Revisiting the Evaluation Bias Introduced by Frame Sampling Strategies in Surgical Video Segmentation Using SAM2
This work addresses evaluation bias in surgical video AI, which is crucial for developing reliable real-time segmentation tools for surgeons and medical professionals.
The study investigated how inconsistent annotation densities and frame rate sampling in surgical video datasets affect the evaluation of zero-shot segmentation models like SAM2, finding that sparse sampling can misleadingly show better performance due to smoothing effects, while real-time streaming reveals higher frame rates provide superior segmentation stability for dynamic objects.

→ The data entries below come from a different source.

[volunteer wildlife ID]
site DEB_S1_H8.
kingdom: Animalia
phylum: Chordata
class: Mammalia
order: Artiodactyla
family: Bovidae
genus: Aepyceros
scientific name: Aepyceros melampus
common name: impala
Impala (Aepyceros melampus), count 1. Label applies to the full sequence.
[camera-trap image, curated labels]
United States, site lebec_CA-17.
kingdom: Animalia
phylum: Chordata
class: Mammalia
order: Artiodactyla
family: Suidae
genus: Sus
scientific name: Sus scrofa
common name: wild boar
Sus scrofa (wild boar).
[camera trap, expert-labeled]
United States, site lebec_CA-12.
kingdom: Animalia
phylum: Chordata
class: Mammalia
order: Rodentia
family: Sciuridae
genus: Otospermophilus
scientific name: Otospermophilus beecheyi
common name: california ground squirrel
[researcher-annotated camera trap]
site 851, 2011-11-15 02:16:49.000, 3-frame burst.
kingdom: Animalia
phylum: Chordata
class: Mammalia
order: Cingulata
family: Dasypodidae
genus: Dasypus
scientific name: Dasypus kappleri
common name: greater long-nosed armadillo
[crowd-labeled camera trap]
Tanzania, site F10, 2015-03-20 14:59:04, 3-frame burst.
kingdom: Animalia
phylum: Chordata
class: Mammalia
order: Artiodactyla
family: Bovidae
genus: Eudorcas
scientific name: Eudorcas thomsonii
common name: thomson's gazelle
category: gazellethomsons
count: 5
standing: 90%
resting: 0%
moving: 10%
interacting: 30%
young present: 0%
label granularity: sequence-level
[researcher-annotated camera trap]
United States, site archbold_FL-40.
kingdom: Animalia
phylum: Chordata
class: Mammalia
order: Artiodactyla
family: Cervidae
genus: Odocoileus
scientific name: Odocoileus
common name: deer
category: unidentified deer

Real-time video segmentation is a promising opportunity for AI-assisted surgery, offering intraoperative guidance by identifying tools and anatomical structures. Despite growing interest in surgical video segmentation, annotation protocols vary widely across datasets -- some provide dense, frame-by-frame labels, while others rely on sparse annotations sampled at low frame rates such as 1 FPS. In this study, we investigate how such inconsistencies in annotation density and frame rate sampling influence the evaluation of zero-shot segmentation models, using SAM2 as a case study for cholecystectomy procedures. Surprisingly, we find that under conventional sparse evaluation settings, lower frame rates can appear to outperform higher ones due to a smoothing effect that conceals temporal inconsistencies. However, when assessed under real-time streaming conditions, higher frame rates yield superior segmentation stability, particularly for dynamic objects like surgical graspers. To understand how these differences align with human perception, we conducted a survey among surgeons, nurses, and machine learning engineers and found that participants consistently preferred high-FPS segmentation overlays, reinforcing the importance of evaluating every frame in real-time applications rather than relying on sparse sampling strategies. Our findings highlight the risk of evaluation bias that is introduced by inconsistent dataset protocols and bring attention to the need for temporally fair benchmarking in surgical video AI.